### Source text
*** Block opens ***

Negotiators for the Realty Advisory Board (RAB), which represents cooperatives, condominiums and rental building owners, are back at the bargaining table with Local 32BJ of the Service Employees International Union, working to hammer out a new contract before the current four-year pact expires on April 20.
Adopting a hope-for-the-best-but-prepare-for-the-worst philosophy, the Council of New York Cooperatives & Condominiums (CNYC) has prepared a 21-page manual to help co-op and condo boards prepare for a possible walkout by unionized building service employees — more than 30,000 door personnel, porters, handypersons and other workers in some 3,000 residential buildings in Manhattan, Brooklyn, Queens and Staten island.
The CNYC manual covers the hiring of replacement workers, building security, garbage collection, volunteers and much more. A copy is available by clicking here.

*** Block closes ***

### Problem requirements
Continue the article on the building service workers' contract talks and strike preparations, picking up after its final sentence.

[Stored dataset items]
*** Block opens ***

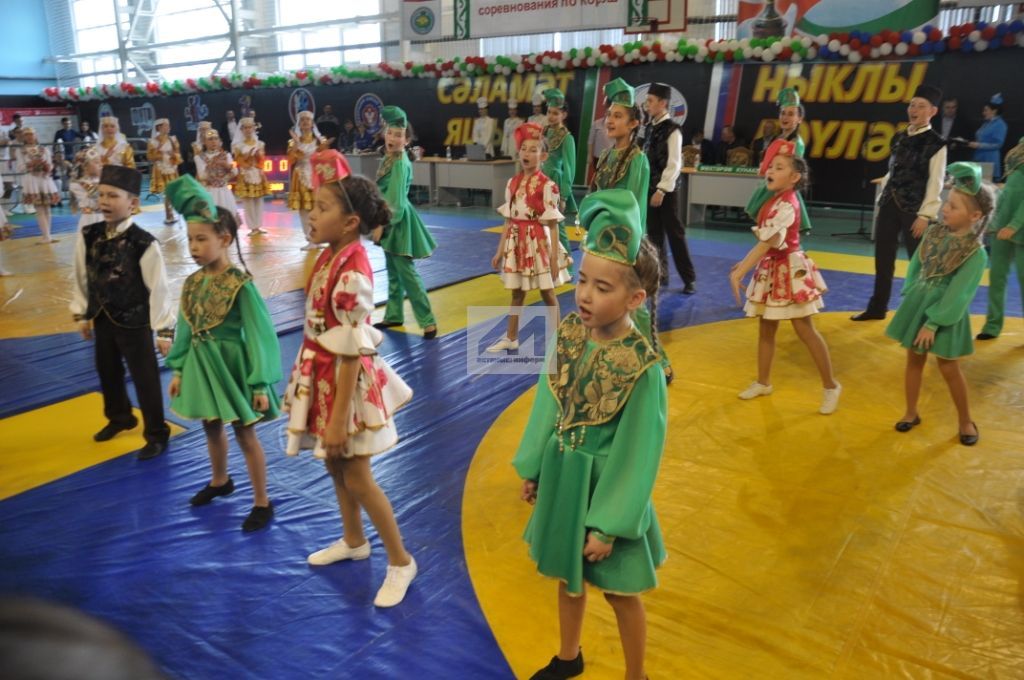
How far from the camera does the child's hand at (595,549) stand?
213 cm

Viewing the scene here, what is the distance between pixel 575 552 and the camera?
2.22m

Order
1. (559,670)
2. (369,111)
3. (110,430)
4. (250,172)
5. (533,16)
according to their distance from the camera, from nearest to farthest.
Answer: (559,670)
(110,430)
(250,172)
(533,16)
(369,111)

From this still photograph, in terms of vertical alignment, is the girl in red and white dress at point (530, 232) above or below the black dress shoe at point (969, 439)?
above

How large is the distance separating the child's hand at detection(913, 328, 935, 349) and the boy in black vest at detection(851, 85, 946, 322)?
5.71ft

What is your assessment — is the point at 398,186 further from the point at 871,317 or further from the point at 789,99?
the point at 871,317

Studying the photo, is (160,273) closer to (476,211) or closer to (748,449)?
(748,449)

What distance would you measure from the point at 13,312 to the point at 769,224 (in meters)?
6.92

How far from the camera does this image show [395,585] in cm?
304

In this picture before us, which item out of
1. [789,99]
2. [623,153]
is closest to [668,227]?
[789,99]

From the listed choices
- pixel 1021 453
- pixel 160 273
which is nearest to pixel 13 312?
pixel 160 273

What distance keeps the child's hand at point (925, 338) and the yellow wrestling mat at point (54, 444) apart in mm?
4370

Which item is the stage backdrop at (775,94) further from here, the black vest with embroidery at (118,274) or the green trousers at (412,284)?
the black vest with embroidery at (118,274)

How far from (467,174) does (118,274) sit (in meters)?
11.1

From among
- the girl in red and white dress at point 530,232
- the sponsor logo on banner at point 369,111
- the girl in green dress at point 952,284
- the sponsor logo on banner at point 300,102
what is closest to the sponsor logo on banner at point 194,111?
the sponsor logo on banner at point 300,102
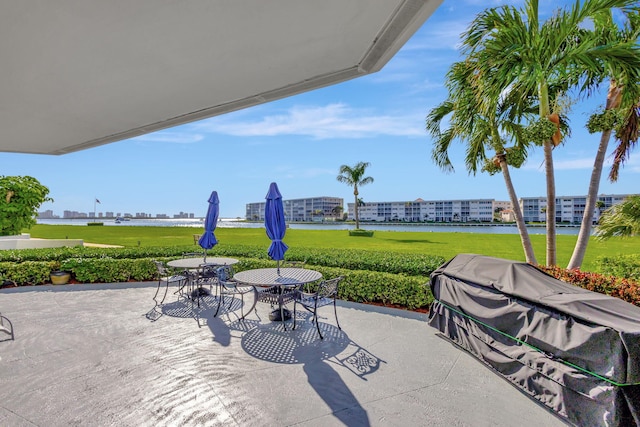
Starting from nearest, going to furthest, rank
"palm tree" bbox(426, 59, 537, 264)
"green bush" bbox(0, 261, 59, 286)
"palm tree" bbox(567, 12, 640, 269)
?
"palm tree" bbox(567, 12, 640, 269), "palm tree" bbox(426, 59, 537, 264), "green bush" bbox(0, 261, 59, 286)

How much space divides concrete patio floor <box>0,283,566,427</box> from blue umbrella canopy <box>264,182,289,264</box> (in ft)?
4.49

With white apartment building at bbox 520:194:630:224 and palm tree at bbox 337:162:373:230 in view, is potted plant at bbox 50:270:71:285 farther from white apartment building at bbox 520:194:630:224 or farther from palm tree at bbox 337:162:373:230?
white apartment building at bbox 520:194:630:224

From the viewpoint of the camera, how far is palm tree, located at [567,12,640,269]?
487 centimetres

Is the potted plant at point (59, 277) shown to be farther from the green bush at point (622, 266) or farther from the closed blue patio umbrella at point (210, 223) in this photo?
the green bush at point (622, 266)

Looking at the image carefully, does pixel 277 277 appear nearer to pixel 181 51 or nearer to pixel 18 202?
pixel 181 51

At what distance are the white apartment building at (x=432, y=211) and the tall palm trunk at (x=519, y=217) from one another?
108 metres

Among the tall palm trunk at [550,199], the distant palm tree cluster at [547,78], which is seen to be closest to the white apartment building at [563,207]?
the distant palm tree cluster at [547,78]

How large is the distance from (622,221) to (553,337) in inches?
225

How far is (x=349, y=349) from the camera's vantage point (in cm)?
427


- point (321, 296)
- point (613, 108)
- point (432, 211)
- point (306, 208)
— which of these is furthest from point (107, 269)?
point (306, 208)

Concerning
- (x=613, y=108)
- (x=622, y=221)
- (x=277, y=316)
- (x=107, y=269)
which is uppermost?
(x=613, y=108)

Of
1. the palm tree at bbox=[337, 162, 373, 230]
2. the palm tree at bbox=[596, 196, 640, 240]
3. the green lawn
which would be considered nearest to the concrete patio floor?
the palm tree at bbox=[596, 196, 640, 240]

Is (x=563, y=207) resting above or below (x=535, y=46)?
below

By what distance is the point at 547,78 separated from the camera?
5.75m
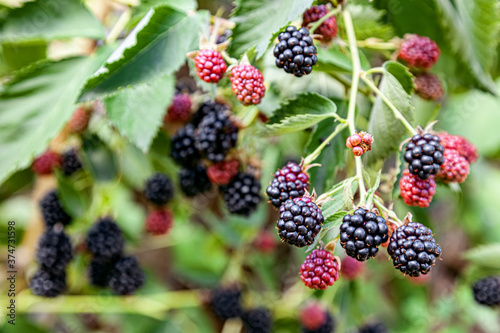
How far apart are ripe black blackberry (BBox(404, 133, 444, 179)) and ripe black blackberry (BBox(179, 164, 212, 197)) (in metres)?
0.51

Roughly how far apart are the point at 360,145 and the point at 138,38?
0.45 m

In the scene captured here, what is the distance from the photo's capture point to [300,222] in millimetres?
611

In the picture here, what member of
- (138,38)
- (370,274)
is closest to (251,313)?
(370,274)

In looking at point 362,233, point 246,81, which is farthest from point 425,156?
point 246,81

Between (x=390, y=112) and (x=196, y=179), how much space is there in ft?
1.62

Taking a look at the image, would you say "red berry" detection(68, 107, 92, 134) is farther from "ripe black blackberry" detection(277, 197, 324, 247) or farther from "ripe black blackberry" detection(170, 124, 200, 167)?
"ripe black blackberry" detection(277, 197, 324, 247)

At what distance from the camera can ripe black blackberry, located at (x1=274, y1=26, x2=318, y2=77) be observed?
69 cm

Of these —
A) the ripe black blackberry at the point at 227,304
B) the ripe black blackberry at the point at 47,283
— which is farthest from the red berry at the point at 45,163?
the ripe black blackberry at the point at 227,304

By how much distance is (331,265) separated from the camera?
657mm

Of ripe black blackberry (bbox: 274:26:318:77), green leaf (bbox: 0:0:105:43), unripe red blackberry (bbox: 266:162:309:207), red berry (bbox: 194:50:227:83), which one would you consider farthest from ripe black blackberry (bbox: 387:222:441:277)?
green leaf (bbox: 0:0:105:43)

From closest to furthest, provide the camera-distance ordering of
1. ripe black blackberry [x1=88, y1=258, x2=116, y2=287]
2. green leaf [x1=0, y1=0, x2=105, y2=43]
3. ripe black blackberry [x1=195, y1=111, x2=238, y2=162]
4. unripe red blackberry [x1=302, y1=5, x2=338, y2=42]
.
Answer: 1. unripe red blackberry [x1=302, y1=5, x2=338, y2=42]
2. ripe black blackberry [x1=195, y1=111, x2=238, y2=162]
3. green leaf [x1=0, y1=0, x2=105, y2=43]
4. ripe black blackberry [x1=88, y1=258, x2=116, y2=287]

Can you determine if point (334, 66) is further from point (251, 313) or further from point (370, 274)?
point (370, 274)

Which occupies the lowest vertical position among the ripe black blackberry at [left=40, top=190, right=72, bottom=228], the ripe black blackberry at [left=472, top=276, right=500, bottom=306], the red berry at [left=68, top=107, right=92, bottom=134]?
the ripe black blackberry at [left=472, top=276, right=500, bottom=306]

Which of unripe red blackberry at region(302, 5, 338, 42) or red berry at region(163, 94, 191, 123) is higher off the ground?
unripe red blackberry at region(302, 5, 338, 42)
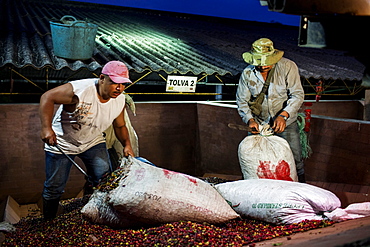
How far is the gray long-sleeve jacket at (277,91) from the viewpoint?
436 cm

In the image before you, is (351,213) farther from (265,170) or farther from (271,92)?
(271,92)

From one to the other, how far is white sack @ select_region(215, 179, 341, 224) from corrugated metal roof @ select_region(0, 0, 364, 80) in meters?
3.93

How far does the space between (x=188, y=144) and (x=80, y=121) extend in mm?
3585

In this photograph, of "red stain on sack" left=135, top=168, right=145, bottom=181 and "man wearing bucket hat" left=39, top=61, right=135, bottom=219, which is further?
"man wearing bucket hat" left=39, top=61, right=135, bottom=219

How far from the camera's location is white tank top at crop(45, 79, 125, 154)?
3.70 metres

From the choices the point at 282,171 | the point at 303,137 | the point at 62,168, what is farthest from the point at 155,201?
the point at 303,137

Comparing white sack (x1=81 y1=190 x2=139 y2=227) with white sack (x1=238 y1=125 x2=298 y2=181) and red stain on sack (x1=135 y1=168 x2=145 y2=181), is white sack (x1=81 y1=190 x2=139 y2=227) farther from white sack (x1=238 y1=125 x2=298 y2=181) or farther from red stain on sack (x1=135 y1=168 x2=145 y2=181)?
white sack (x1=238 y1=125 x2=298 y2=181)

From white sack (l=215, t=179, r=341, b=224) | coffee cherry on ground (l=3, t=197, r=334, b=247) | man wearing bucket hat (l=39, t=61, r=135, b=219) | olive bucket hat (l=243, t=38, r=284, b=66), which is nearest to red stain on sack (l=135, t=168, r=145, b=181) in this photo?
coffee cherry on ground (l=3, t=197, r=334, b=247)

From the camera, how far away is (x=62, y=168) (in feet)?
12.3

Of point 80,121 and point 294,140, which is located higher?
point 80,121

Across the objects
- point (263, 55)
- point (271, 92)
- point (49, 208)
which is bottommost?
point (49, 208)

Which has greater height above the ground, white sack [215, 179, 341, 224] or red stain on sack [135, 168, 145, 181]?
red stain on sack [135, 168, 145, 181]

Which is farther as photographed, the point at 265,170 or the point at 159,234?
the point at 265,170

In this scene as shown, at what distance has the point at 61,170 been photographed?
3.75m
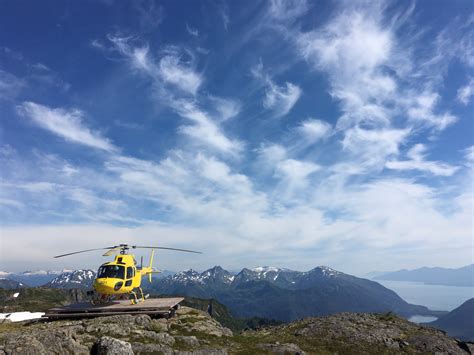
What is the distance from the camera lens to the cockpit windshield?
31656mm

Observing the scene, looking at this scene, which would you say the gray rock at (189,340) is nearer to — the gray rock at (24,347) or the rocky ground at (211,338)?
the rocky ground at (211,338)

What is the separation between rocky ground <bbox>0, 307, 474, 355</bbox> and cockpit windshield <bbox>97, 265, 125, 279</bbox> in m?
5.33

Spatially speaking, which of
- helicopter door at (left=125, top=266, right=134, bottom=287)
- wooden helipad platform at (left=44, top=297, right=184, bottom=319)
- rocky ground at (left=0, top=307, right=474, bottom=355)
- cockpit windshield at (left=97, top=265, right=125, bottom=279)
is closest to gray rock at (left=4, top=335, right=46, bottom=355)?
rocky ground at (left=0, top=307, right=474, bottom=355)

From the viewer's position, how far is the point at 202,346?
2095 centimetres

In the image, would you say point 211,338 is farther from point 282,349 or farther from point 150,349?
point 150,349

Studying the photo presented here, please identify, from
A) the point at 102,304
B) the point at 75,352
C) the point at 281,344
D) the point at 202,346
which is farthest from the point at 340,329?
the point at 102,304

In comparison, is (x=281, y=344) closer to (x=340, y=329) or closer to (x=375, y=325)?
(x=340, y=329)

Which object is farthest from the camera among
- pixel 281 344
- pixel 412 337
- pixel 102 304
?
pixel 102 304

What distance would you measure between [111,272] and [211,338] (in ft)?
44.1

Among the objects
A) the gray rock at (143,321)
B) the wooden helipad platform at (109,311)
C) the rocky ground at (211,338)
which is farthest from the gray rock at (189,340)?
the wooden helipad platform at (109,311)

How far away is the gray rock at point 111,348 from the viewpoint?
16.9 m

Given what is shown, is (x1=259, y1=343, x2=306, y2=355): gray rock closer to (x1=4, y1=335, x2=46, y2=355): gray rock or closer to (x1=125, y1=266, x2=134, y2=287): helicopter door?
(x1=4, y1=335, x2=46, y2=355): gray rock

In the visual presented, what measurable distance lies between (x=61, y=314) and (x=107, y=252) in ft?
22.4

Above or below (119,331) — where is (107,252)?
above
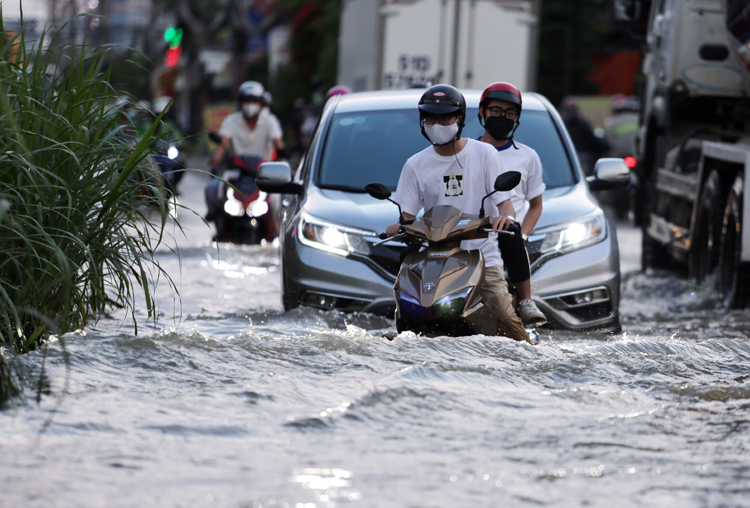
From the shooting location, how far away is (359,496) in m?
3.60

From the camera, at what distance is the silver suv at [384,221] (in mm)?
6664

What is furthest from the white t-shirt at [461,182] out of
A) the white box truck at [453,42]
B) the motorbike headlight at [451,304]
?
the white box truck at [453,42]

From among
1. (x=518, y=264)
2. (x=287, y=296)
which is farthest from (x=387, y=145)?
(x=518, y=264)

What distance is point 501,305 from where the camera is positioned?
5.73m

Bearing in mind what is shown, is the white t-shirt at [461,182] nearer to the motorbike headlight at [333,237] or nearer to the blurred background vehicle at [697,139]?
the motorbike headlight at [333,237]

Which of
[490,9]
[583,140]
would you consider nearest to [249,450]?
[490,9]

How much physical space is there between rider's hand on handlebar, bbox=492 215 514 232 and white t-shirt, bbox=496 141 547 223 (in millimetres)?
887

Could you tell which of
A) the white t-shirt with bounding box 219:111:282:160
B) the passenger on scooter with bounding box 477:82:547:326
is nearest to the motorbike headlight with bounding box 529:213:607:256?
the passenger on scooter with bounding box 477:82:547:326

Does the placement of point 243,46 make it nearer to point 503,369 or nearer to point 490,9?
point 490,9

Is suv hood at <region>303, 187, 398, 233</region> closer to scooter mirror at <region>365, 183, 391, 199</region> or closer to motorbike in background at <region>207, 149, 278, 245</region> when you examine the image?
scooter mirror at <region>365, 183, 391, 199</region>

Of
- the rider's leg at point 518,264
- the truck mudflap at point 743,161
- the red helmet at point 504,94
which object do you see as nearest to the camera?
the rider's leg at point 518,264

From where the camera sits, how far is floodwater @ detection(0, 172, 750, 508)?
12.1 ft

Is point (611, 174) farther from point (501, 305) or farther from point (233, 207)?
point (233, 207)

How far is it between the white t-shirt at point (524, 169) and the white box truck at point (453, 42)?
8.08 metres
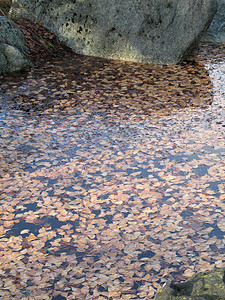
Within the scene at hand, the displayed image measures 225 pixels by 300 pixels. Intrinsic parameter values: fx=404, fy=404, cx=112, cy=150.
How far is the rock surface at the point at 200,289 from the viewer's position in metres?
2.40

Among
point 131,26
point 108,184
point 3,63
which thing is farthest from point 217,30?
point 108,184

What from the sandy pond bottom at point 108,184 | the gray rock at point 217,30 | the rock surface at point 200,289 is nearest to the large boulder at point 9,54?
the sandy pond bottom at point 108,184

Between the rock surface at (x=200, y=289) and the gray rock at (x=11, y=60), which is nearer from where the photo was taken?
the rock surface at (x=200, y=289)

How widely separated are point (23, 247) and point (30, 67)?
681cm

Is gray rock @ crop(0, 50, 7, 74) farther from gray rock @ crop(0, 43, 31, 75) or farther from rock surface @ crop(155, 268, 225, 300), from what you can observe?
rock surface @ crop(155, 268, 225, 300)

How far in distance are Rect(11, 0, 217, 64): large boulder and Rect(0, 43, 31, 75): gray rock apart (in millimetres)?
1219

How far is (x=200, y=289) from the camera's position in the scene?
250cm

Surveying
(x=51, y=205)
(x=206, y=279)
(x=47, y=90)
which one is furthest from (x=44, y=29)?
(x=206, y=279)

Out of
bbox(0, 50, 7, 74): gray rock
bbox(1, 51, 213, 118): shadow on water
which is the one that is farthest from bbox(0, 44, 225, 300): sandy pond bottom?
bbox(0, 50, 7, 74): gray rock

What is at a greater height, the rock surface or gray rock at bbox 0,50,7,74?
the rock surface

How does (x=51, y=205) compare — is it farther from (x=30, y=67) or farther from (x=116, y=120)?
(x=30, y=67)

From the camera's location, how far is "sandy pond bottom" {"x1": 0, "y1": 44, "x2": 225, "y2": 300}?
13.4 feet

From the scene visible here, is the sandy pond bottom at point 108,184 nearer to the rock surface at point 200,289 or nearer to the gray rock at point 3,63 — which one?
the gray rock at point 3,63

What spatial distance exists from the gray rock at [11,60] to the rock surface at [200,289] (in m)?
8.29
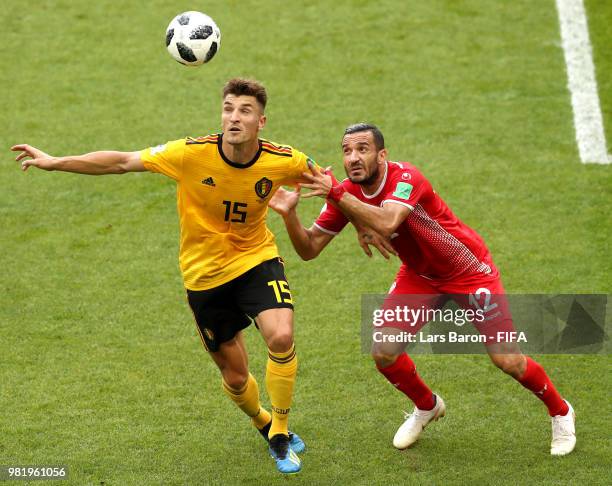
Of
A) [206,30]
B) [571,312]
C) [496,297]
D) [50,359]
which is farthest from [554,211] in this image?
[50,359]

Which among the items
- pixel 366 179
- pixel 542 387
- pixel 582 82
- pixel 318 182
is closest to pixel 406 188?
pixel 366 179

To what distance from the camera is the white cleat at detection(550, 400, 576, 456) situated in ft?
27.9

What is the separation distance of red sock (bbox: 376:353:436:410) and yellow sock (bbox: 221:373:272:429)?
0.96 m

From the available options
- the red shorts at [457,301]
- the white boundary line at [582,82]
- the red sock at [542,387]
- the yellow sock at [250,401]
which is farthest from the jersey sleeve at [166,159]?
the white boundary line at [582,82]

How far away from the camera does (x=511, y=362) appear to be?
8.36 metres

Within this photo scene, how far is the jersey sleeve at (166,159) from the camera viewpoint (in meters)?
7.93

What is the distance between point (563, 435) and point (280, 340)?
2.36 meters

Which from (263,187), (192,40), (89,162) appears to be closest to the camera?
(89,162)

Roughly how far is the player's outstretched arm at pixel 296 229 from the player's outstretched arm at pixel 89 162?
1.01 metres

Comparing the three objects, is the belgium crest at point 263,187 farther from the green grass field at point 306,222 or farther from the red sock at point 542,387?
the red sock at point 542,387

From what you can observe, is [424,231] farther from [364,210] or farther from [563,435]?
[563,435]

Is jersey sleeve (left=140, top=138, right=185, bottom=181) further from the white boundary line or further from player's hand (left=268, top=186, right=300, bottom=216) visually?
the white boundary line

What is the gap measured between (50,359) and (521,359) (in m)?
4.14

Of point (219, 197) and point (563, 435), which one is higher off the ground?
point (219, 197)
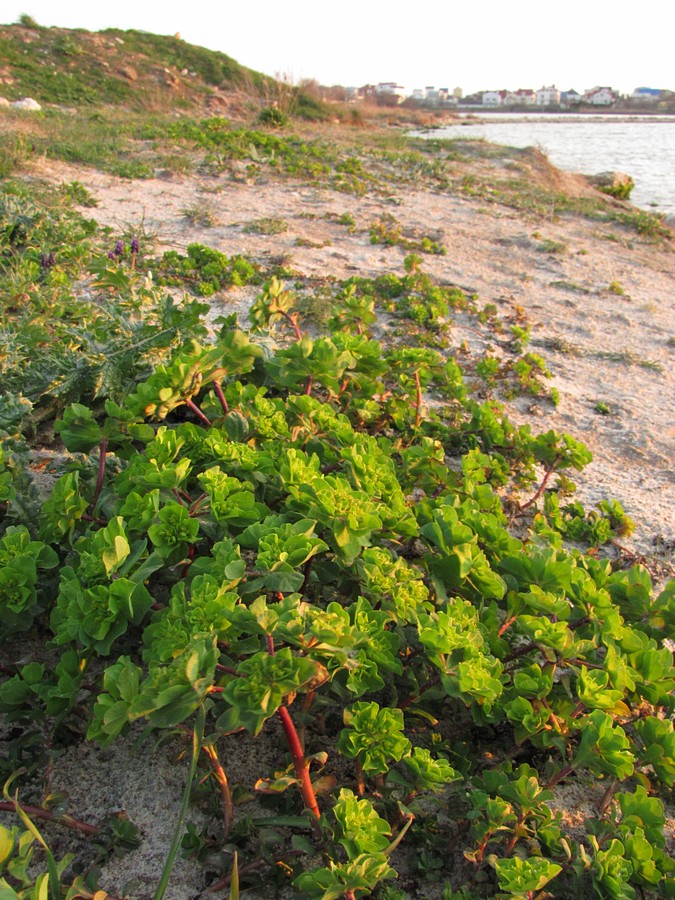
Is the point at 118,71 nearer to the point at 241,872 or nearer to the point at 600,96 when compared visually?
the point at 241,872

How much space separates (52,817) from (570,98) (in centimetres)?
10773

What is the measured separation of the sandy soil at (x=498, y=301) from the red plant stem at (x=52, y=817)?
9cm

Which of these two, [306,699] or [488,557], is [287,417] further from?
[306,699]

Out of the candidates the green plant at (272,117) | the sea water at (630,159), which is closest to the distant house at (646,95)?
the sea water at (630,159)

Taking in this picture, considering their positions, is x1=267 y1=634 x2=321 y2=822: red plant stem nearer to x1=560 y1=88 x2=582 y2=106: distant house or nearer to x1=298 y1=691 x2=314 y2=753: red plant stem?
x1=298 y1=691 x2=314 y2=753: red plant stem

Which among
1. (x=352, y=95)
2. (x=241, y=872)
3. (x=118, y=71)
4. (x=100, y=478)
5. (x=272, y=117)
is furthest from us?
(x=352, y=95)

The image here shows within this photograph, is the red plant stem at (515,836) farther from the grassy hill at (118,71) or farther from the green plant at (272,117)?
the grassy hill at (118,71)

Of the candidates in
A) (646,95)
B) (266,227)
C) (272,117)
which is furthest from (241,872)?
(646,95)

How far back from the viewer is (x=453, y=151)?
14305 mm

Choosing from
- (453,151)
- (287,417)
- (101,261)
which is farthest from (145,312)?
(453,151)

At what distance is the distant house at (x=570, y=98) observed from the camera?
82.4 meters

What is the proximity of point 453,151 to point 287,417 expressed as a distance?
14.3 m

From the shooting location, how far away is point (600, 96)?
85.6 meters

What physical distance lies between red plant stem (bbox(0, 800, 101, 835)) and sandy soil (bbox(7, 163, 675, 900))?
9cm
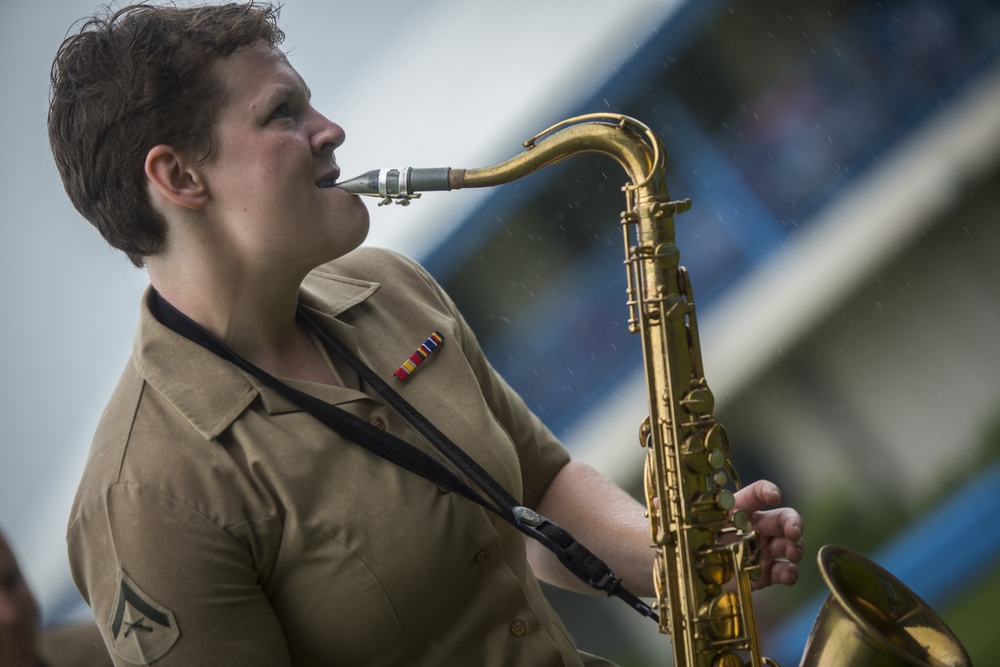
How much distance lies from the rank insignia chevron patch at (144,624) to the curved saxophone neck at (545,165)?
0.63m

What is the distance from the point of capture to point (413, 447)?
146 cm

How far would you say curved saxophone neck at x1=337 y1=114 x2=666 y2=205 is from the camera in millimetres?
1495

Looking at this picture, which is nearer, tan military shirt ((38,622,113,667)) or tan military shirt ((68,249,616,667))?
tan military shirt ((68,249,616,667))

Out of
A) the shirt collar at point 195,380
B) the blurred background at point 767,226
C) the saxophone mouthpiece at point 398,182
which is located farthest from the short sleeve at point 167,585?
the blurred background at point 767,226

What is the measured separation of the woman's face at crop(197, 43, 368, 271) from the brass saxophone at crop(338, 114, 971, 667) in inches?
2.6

*** Block closes ***

### Written response
https://www.cnyc.com/pdf/cnyc-strike-2022-pages.pdf
The last strike by Local 32BJ workers was in 1991. On the eve of the first negotiating session last week, RAB President Howard Rothschild told Habitat he's optimistic that negotiators will reach an agreement before the April 20 deadline. “No one knows if inflation is going to end soon," he said, "but my mood about the negotiations is very hopeful. The RAB and 32BJ have worked together for 80 years — and never more closely than during the pandemic over the past two years."